◆ Problem requirements: In the listing below, identify each line with the word "Odocoileus" and return those lines.
Segment Start: Records for this task
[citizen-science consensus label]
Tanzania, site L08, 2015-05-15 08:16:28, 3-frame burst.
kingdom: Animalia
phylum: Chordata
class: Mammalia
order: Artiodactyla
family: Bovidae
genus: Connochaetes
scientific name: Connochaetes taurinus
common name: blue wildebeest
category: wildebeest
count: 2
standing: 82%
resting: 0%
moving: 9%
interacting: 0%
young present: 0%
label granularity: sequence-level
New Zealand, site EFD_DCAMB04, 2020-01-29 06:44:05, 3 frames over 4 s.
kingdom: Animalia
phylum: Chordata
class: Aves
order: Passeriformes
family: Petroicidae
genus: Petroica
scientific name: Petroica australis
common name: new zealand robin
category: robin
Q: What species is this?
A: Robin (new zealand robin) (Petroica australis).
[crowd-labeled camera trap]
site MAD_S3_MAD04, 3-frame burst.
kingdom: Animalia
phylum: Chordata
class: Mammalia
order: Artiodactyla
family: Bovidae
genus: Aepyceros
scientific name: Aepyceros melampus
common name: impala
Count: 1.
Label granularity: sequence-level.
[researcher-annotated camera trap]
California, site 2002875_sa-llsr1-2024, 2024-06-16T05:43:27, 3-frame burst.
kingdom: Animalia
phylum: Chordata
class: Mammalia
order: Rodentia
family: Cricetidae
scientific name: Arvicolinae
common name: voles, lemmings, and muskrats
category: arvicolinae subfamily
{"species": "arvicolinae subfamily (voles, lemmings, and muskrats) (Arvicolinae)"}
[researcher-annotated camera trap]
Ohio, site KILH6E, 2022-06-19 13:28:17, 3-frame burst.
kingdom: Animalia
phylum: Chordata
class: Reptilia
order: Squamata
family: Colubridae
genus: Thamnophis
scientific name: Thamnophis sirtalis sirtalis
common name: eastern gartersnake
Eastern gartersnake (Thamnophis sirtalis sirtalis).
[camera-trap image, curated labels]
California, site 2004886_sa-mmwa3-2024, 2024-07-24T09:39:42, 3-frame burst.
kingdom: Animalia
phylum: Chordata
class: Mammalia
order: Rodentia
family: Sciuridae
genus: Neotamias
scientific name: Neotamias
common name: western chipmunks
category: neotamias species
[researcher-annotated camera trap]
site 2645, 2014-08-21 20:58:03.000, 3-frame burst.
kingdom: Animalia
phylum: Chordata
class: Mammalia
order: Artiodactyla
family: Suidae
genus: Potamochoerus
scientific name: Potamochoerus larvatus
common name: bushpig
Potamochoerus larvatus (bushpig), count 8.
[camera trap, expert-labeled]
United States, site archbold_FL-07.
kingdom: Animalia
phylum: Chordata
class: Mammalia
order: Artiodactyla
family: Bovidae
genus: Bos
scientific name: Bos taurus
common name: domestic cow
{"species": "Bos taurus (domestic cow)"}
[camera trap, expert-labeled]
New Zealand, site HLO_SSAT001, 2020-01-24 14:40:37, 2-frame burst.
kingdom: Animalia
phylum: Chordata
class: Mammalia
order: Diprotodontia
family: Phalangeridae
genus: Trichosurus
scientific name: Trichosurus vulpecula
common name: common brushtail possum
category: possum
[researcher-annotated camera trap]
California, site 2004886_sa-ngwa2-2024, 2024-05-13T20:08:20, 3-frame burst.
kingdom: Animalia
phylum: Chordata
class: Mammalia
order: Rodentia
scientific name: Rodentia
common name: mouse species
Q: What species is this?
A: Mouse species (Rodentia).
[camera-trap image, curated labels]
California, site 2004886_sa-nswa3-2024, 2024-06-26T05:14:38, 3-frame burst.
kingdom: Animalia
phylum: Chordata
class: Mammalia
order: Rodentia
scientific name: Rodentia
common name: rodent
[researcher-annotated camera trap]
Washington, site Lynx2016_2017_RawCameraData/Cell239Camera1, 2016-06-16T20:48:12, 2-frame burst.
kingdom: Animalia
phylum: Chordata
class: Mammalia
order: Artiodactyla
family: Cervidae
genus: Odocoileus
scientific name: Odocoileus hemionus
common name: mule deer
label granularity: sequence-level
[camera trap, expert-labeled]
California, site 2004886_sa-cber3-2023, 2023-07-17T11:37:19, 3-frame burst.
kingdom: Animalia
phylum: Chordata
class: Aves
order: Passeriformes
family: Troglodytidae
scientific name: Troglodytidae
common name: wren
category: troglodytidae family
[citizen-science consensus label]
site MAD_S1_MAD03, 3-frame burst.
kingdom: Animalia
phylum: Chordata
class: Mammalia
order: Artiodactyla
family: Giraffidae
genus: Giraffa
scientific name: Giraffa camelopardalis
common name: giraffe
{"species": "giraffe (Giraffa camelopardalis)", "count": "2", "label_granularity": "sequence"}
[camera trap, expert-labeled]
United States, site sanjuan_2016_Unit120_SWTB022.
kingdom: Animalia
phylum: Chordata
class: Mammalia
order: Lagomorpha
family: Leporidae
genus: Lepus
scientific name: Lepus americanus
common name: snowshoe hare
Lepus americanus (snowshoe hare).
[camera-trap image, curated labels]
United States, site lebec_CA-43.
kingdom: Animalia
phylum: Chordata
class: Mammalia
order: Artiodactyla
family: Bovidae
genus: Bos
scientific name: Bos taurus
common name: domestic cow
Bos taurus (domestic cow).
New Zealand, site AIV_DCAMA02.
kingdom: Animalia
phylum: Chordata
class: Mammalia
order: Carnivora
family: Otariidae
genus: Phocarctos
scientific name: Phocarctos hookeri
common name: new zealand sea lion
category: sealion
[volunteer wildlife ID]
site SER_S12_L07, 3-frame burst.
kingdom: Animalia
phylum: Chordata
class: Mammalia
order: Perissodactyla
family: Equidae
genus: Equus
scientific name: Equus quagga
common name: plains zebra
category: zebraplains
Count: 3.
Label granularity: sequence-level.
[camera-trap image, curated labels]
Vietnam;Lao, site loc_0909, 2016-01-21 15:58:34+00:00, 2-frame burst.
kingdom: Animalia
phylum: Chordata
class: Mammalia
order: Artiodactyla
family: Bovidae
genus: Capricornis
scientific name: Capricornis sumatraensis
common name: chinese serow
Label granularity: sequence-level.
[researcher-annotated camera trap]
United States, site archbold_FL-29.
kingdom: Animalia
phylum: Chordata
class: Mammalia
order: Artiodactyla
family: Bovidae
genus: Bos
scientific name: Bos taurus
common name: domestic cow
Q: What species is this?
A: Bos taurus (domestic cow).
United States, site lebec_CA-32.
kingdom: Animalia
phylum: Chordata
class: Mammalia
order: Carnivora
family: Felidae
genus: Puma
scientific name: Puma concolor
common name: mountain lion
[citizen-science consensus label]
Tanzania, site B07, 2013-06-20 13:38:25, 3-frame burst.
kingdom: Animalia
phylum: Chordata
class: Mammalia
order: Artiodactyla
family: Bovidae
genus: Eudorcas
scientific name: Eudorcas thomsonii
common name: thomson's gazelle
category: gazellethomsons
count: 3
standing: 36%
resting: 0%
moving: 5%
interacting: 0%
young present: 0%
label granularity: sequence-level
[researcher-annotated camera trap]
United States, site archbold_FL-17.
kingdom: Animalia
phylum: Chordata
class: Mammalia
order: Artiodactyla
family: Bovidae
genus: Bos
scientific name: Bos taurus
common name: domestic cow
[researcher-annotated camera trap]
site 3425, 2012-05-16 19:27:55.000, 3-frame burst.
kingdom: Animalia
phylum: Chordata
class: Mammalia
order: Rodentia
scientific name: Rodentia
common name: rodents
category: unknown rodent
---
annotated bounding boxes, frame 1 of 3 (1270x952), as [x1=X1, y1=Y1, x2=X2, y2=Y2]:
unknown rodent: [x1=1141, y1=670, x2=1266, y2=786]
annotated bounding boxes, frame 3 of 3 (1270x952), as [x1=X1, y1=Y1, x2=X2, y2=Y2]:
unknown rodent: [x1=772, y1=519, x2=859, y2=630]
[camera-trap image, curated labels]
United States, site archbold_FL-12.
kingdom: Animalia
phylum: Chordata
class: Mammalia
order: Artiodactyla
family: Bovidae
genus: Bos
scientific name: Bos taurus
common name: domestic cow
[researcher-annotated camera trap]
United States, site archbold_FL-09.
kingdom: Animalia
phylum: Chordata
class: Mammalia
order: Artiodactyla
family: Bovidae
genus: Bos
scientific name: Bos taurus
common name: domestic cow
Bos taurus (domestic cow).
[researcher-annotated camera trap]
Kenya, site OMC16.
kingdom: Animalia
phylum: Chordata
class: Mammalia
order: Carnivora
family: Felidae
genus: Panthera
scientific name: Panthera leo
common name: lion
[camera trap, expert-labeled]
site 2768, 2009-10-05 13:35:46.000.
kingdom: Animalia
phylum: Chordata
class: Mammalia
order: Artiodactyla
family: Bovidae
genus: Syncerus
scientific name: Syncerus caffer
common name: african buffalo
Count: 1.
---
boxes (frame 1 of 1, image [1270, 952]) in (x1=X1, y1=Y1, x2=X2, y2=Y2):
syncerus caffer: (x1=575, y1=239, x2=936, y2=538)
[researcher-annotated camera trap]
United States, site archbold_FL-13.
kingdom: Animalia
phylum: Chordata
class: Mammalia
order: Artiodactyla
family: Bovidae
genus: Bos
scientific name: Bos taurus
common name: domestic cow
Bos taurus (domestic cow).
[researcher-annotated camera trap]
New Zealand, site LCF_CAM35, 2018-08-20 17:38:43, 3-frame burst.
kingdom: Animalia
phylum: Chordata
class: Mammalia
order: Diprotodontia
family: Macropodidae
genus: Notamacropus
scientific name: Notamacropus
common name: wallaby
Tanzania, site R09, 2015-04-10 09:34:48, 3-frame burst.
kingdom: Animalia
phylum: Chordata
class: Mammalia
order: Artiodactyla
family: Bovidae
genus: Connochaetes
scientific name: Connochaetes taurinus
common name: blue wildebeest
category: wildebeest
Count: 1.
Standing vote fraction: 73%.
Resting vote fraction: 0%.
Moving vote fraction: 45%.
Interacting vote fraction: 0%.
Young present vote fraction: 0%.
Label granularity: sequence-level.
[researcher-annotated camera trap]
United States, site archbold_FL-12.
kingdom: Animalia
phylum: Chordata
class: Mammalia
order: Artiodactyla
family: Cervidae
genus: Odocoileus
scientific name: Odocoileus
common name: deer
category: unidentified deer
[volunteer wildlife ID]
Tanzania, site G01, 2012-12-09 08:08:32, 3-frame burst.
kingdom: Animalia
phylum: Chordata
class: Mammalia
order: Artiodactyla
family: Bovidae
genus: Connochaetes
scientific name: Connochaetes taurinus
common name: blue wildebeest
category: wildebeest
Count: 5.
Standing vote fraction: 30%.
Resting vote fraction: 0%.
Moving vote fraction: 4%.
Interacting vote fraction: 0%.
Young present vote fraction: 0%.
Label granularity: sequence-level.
Segment End: Records for this task
◆ Answer:
genus: Odocoileus
scientific name: Odocoileus hemionus
genus: Odocoileus
scientific name: Odocoileus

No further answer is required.